The Phase Transition
The final expression above is the usual stopping point in most statistical mechanics classes. However, we are going to take it a step further. Take a look at the denominators in the expression above. Something interesting is happening in the liminting case when \(x\) approaches one. In the figures below, I plot the value of \(\langle s \rangle\) as a function of \(x\) at different values of \(N\). Notice that I center each graph around \(x = 1\).

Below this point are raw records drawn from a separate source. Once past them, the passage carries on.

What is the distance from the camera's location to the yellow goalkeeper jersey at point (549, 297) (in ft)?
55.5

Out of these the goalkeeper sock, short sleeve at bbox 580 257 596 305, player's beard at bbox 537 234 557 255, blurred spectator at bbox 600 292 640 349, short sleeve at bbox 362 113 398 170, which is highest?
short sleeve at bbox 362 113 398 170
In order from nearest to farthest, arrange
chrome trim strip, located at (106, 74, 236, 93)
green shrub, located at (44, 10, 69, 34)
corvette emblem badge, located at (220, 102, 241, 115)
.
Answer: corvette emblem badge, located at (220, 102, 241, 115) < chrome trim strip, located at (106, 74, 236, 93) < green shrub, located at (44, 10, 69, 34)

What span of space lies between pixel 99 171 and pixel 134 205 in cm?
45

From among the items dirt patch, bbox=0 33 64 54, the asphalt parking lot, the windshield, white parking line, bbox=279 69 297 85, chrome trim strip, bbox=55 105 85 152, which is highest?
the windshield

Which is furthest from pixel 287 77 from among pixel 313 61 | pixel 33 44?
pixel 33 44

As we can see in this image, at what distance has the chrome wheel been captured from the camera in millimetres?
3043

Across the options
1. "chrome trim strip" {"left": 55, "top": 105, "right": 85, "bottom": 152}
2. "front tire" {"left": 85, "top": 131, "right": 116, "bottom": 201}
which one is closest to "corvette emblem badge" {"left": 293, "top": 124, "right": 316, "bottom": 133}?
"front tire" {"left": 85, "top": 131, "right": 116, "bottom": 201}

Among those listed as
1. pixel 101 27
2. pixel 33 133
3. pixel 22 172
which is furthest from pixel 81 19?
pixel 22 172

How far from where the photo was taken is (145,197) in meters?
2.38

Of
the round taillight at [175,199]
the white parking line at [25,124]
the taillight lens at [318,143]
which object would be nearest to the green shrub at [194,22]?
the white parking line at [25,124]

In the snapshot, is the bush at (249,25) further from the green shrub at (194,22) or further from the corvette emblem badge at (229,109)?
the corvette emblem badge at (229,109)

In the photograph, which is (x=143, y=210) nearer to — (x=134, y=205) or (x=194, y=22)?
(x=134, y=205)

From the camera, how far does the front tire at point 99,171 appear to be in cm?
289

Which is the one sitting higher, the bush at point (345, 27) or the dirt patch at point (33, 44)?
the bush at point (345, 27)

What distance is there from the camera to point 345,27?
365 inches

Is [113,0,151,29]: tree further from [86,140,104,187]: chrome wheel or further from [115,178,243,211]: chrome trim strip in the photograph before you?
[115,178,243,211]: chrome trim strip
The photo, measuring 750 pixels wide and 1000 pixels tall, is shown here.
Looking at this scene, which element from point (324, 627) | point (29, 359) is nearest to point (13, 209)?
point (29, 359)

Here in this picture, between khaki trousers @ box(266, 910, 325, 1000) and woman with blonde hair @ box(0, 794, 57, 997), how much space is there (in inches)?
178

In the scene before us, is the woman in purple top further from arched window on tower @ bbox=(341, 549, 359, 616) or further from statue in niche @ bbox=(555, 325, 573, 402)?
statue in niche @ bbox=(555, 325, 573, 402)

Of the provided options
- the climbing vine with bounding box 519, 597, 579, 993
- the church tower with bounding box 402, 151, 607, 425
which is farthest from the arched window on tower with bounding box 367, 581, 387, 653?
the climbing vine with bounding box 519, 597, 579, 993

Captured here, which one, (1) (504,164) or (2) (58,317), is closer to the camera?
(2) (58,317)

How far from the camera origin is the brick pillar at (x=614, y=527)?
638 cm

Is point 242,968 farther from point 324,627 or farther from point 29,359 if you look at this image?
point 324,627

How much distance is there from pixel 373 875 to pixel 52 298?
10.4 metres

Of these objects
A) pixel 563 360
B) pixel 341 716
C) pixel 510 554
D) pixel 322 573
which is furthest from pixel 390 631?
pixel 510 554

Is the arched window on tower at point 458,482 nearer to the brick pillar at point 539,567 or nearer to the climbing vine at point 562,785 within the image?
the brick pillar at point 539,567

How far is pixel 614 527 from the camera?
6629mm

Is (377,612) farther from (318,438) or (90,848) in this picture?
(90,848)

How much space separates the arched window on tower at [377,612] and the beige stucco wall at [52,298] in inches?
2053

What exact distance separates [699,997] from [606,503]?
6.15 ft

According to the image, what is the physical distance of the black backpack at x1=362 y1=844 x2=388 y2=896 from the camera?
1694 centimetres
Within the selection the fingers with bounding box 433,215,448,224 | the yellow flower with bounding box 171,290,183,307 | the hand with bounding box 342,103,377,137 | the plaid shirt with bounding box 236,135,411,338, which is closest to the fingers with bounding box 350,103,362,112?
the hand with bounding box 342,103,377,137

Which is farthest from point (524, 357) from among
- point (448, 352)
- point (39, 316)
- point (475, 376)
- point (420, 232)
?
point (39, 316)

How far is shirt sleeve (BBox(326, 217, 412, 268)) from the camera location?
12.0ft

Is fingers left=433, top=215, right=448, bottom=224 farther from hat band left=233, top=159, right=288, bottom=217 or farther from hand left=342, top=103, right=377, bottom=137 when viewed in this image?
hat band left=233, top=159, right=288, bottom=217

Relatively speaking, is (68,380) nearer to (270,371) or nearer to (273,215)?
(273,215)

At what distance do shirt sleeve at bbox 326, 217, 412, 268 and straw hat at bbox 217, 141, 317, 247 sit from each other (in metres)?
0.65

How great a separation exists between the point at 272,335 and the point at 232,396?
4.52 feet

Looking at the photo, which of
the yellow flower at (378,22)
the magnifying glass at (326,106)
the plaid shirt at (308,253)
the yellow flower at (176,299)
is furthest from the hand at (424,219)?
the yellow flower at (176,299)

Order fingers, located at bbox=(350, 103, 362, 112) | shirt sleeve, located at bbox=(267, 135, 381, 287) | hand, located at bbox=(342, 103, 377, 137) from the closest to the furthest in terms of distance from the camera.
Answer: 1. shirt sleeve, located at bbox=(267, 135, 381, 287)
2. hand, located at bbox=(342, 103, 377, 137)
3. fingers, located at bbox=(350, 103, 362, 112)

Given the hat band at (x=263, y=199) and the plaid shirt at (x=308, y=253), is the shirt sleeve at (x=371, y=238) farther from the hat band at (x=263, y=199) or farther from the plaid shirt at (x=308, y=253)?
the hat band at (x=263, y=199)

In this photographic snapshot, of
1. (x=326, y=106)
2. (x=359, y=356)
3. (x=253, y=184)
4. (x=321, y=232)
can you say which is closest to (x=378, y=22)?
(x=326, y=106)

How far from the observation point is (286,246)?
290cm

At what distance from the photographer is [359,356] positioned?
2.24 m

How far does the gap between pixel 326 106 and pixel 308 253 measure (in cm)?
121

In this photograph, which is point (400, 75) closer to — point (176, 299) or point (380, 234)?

It looks like the expression has a discontinuity centered at \(x=1\) when \(N\rightarrow\infty\). This discontinuity corresponds to a phase change  the phase of relatively few links being open changes to the phase of almost all links being open.
Not quite little cupcake. It is true that \(exp(\beta\epsilon)\) can never equal one, so we will never see a phase transition in the traditional solution to the zipper problem where \(G=1\). However, the expression \(x = Gexp(\beta \epsilon)\) can equal one if G is large enough.
\[\begin{equation} Ge^{\beta \epsilon} = 1 \end{equation}\] \[\begin{equation} G = e^{\beta \epsilon} \end{equation}\]When the degeneracy of the system is equal to \(exp(\beta\epsilon)\), we will see a phase transition. Pretty neat.
In the real world, we cannot control \(G\) or \(\epsilon\); they are fixed values for a given system. However, we can control the temperature of the heat bath \(T\). Thus, we can rearrange the equation above to get the temperature at which the phase transition occurs:
\[\begin{equation} G = e^{\beta \epsilon} = e^{\epsilon/kT} \end{equation}\] \[\begin{equation} ln(G) = \epsilon/kT \end{equation}\] \[\begin{equation} T = \frac{\epsilon}{k ln(G)} \end{equation}\]Pretty snazzy.